The "tide of the century" is something of a misnomer as it occurs every 18 years, but that doesn't mean there won't be a massive turnout along France's Atlantic coast on Saturday.
Indeed, over the last month thousands have already flocked to the country's northern and western coastal hubs in order to get a glimpse of the "supertides" that have already hit over the last month – but these are expected to be outdone by Saturday's supertide.
Friday saw the tidal coefficient reach 118 (on a scale of 120), and Saturday's will hit 119 – which is equal to the highest coefficient ever seen in France.
(The tides have already been high in the last month at Mont-Saint-Michel. Photo: AFP)
The spectacle is linked to the solar eclipse that many French were lucky to witness on Friday, with the moon and sun's gravitational pull creating unusually large swells in the oceans.
Among the most popular draws are the spots on Brittany's rugged coast, as well as the legendary Mont-Saint-Michel, the Norman hillock that returns to its island state when tides come in.

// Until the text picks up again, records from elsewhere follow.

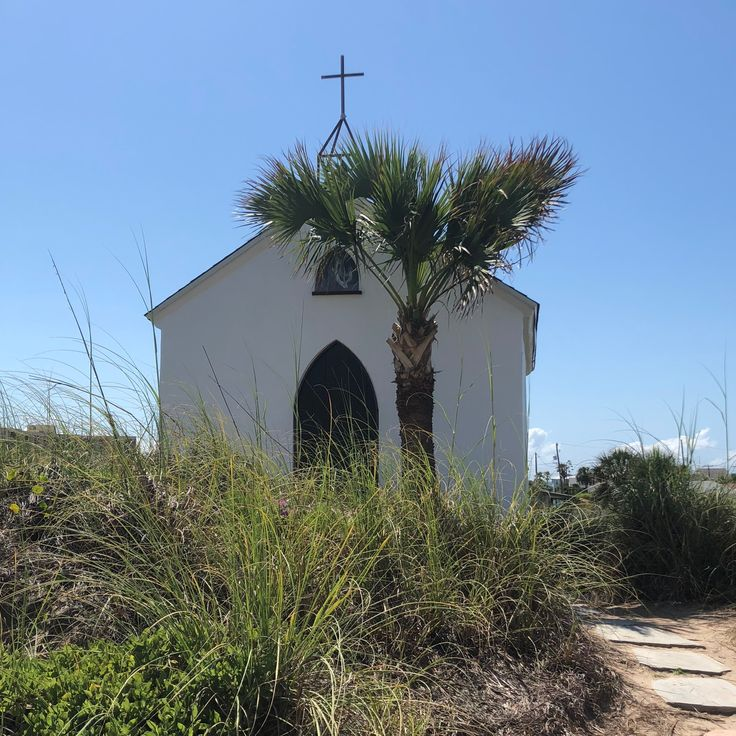 Mustang Island Beach: Where To Find The 8 Wonders Of Port Aransas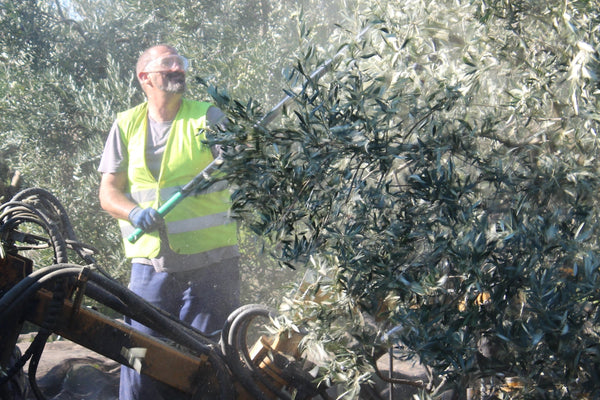 Batting a tree during the harvesting of olives in Spain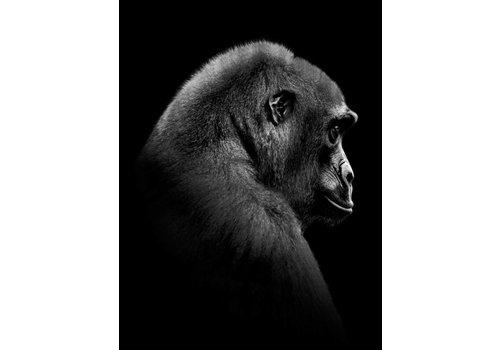 Gorilla 50x70
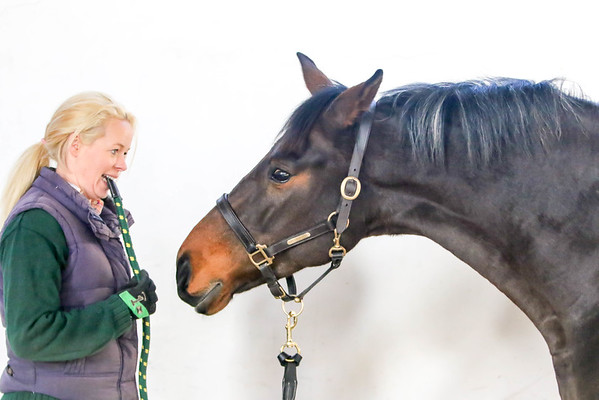 Anglo European Studbook mare and young stock grading - Ladykirk
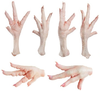 Frozen Chicken Feet, Paws, Wings, Legs, Gizzards, Whole 'A' Grade for Sale Cheap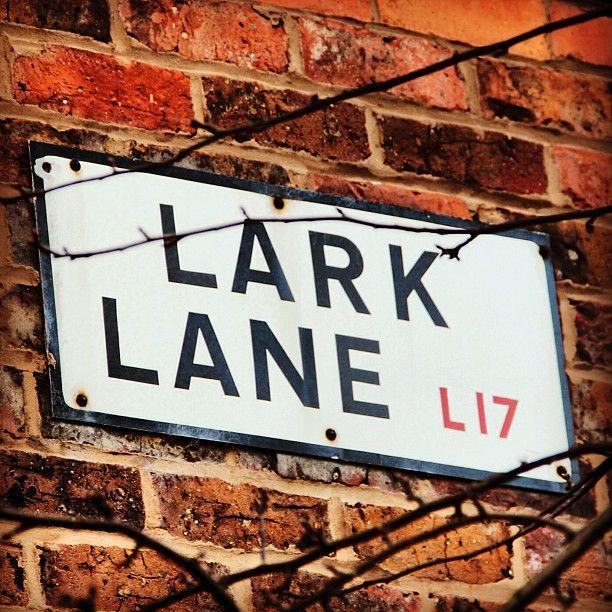Lark Lane street sign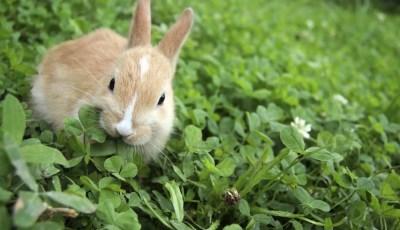 Effet de l'algue marine (Ulva lactuca) dans l'alimentation de lapin local en croissance: évaluation des performances zootechnique et de la digestibilité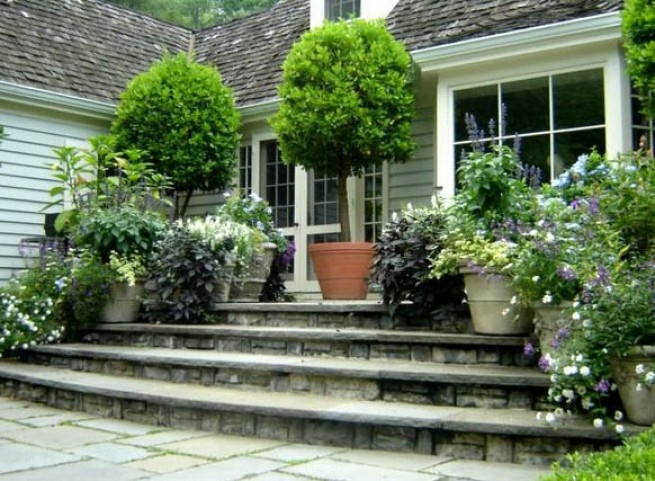 Potted Trees :) | Add On | Pinterest | Potted Trees, Gardens And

Mont-Saint-Michel is expected to experience a tidal range of 14.5 metres just as it did last month (see pic below).
— FrenchEntrée (@FrenchEntree) February 22, 2015
But it's not all fun and photo opportunities. Eleven departements along the coast are on alert for fear of flooding.
And the waves have caused concern for onlookers as well, not least BFM TV's weather presenter Fanny Agostini, who was given a surprise soaking in the clip below last month.
The high tides will also affect Canada, the UK, and even Australia.